Schistosoma parasites can penetrate the skin of persons who are wading, swimming, bathing, or washing in contaminated water. Within several weeks, worms grow inside the blood vessels of the body and produce eggs. Some of these eggs travel to the bladder or intestines and are passed into the urine or stool. 
Occasionally, eggs may be deposited in the brain or spinal cord, leading to seizures or paralysis. More than 200 million people are infected worldwide. 
If skin comes in contact with freshwater from canals, rivers, streams, or lakes, there is a risk of getting schistosomiasis. 
No vaccine is available. 
No drugs for preventing infection are available. 
Untreated piped water coming directly from freshwater sources may contain cercariae larvae. 

Precautions

  • Better not to swim in freshwater lakes in Southern African countries.
  • Drink safe water. Because there is no way to make sure that water coming directly from canals, lakes, rivers, streams or springs is safe, you should either boil water for 1 minute or filter water before drinking it.
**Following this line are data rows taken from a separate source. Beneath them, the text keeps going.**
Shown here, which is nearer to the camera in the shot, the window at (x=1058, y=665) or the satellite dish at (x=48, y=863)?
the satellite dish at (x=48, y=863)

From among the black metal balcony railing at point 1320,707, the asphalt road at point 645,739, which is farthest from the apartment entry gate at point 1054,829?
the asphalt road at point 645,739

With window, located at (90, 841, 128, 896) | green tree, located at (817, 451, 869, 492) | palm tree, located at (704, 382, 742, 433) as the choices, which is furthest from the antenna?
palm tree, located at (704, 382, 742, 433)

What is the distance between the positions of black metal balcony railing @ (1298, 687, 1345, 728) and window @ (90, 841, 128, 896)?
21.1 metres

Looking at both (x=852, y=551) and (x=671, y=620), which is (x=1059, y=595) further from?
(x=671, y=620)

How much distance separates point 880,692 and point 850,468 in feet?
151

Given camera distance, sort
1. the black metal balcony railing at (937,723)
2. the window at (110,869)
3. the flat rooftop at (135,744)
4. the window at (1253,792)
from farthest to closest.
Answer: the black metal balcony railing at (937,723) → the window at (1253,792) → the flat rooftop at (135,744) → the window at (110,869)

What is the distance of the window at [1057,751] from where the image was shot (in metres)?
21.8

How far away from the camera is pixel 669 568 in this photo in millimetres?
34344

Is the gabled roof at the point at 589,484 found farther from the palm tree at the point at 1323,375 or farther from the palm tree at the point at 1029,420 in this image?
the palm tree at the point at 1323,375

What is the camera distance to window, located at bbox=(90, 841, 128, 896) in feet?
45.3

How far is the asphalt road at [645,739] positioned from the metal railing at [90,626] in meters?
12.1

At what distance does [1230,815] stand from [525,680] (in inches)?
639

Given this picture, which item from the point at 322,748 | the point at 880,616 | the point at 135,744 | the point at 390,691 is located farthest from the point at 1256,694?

Boiling water for at least 1 minute will kill any harmful parasites, bacteria, or viruses present.
  • Brush your teeth with clean water.
  • If you wear gas-permeable contacts use only clean water or saline solution to rinse them.


What is the Risk of HIV AIDS?

Both men and women can become infected and can give the virus to someone else. HIV is passed from one person to another through blood-to-blood and sexual contact with someone who is infected with HIV. Also, an HIV-infected woman can pass the virus to her baby during pregnancy or during birth as well as through breastfeeding. 

Many persons may be infected and be unaware of their status. Therefore, if you engage in sexual contact, you may be unknowingly at risk from an infected sex partner. Assess and take ownership of your personal behaviours; do not choose high-risk behaviours, 

HIV can NOT be spread in the following ways: 

× Shaking hands, hugging, or casual kissing 
× Coughs or sneezes, sweat or tears 
× Mosquitoes, toilet seats, door knob, drinking fountains 
× Eating food prepared or handled by an infected person 
× Everyday contact with HIV-infected persons at school, work, home or anywhere else. 

Precautions

  • Abstinence is the only certain choice for preventing infection with HIV
  • Exercise appropriate precautions if engaging in activities that might expose you to risk of infection.
  • All medical students working in high risk areas should wear appropriate equipment at all times, gloves, aprons and take the appropriate universal precautions at all times.
  • Should an incident occur in which you suspect you were exposed to HIV, you should immediately seek immediate medical assistance, do not delay as the first 72 hours are critical.